- **Excerpt to read**
━━━━━━━━━━━━━━━━━━━━━━━━━━━━━━

Marshall: Dhimmi status has led to continuing discrimination against Christians into the modern age, and in the last century, Christian rebellion against Dhimmi status has led to mass murder.

Apostasy and blasphemy laws have often required that any Muslim who wants to change his religion, or any Christian who talks to them about Christianity, be executed.

Bat Ye'or: The Qur'an and the hadiths, the sacred Scriptures for the Muslims, make the jihad and the domination of Islam over all other religions, mandatory. Muslims invokes some verses which call for tolerance and pluralism. However according to the classical views of Muslim jurists and theologians, these verses have been abrogated by later ones that are more intransigent. In relation to Christianity and to Judaism, Muslim doctrine preaches that all the biblical persons from Adam, including Jesus, were Muslim prophets who preaches Islam. Hence, the theological conflict goes to the very heart of the three religions. Islam does not recognise the link between Christianity and Judaism, since Jesus is considered to be a Muslim. Moreover, according to some hadith, at the end of time the Muslim Jesus will return and destroy Christianity.

Phares: All religions make a distinction between believers and non-believers. The issue is about the “treatment” of the others not their theological identification. That the texts of Islam divide humanity in two groups is not the question at hands. It is about the stipulations in the text that prescribes a legal and political behavior vis-a-vis the infidels, and particularly Christians. As most experts in Islamic politics have concluded, you can find verses that allows collective punitive action against them as well as verses that calls for special treatment. The ingredient you're looking for would be the use of these collective action texts from the 7th century, by political forces in modern times, to promote oppression of Christians nowadays. Any religion can be used for oppression and any religion can be used with tolerance. The Jihadists of the 21th century -in the absence of a historical reformation- are using those references from the texts to perpetuate the state of mind of the original conquests and Caliphate in the present context of international relations.

Malik: Malik: The Koran contains verses about members of other religions, specifically the People of the Book (Christians and Jews), that lend themselves to adverse interpretations possibly leading to violence.  As the undisputed very words of Allah (God), there is little room to ameliorate some of the more outspokenly violent verses.  Schools of interpretation within the broad Islamic traditions have often differed on the emphases and nuances and on when and how to apply an extreme antagonistic interpretation to any particular verse.  Regarding Christianity, for instance, the problem of shirk arises—i.e. the accusation that Christians associate two other figures with the one supreme deity to produce the Trinity.  This is condemned in the Koran as a form of idolatry.  It is difficult to see how Islam can peacefully coexist with a religion like Christianity that is perceived as idolatrous in its essence.

Interlocutor: Why do you think the persecution of Christians by Muslims in Arab countries is almost never spoken about in the Western media?

Marshall: It's not only Arab countries, but in non-Arab Muslim countries as well. It's hard to cover–it often happens in remoter areas too far from the bars and receptions where journalists and diplomats like to hang out. The question of persecution of anybody outside the west gets little coverage anyway. But beyond these general reasons, I think journalists are often unsympathetic to third world Christians, assuming they are going to be little Jerry Falwells. They also tend not to take religion seriously and so don't examine it closely: they assume it's 'economic' or 'political' or 'ethnic' or whatever is the flavor du jour in American social science thinking.

━━━━━━━━━━━━━━━━━━━━━━━━━━━━━━

(Excerpts from a spatial dataset)
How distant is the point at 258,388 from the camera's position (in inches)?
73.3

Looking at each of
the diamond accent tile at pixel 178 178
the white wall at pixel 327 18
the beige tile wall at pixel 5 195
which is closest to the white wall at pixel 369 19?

━━━━━━━━━━━━━━━━━━━━━━━━━━━━━━

- **Work to do**
Write out the interview word for word, covering everything from "Marshall: It's not" down to "social science thinking.". The listing is separate material and has no connection to the interview.

- **Task solution**
Marshall: It's not only Arab countries, but in non-Arab Muslim countries as well. It's hard to cover–it often happens in remoter areas too far from the bars and receptions where journalists and diplomats like to hang out. The question of persecution of anybody outside the west gets little coverage anyway. But beyond these general reasons, I think journalists are often unsympathetic to third world Christians, assuming they are going to be little Jerry Falwells. They also tend not to take religion seriously and so don't examine it closely: they assume it's 'economic' or 'political' or 'ethnic' or whatever is the flavor du jour in American social science thinking.